Apparently, they hadn't. A minute later, the group had arrived.
At a prison.
Fel hadn't been particularly impressed by Luke's claim that there had been an old prison down in the supply core, and Drask's description of the setup hadn't done anything to modify that skepticism. But about this place he had no doubts at all. The door to the old crew quarters had had a pair of narrow slits cut into it, one at eye level for observation, the other just above the floor and wide enough to pass a tray of food through. Supplementing the door's original lock was a heavy add-on with the kind of twin access ports that implied two separate codes were necessary to open it.
"Hello?" a woman's voice called tentatively from behind the door. "Perry? Is that you?"
Fel stepped to the door and pressed his face to the upper slit. The bunkroom had been divided into at least three sections, two of which were currently closed off by light, hand-movable panels. The center section, the one visible from the observation slit, had been set up as a recreation area, with chairs, a couple of small tables, games, and toys. Seated in two of the chairs were a pair of women, one in her twenties, the other much older, watching as four children with ages ranging between six and ten years old played or talked. The younger woman was leaning toward the door, squinting to try to see Fel through the narrow slit.

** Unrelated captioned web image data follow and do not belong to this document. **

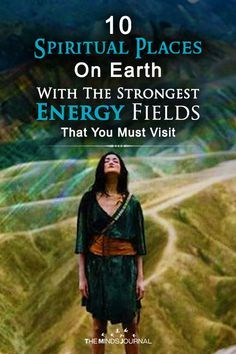 10 Spiritual Places On Earth With The Strongest Energy Fields That You MUST Visit - https://themindsjournal.com/10-spiritual-places-on-earth-which-hold-most-powerful-energies/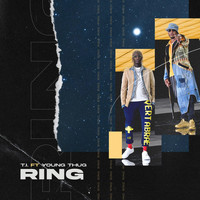 T.I. - Ring (feat. Young Thug)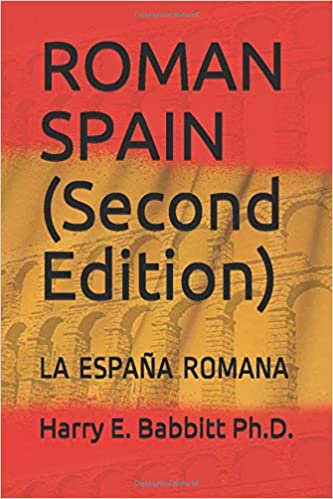 ROMAN SPAIN Second Edition : LA ESPAÑA ROMANA Spanish & Latin American Studies: Amazon.es: Babbitt Ph.D., Harry E., Frakes, Nancy, Taglione, Mario, Salas, Oswaldo, Ríos, Luis: Libros en idiomas extranjeros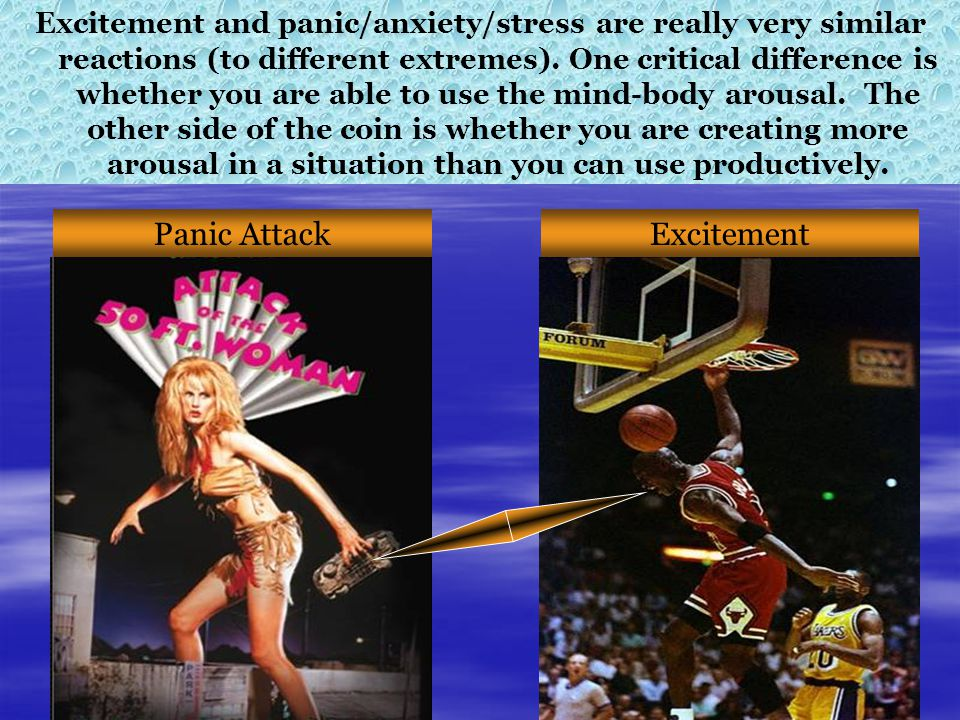 Panic AttackExcitement Excitement and panic/anxiety/stress are really very similar reactions (to different extremes).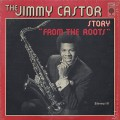 Jimmy Castor / The Jimmy Castor Stiry From The Roots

Abruptly, she stiffened. "You're not Perry," she said, her voice quavering a little. "Who are you?"
"I'm Commander Chak Fel of the Empire of the Hand," Fel identified himself as the children all paused in their activities and turned to see what was going on. "Don't worry, we aren't going to hurt you."
"What do you want?" the older woman asked.
"We're here to help," Fel assured her, frowning as he looked around. These certainly didn't look like hardened criminals who deserved to be kept behind a double-coded lock and supplied through a zoo-style feeding slot. In many ways the room reminded him of the nursery they'd passed down the corridor, in fact, or perhaps a special classroom of some sort. "Who are you people?"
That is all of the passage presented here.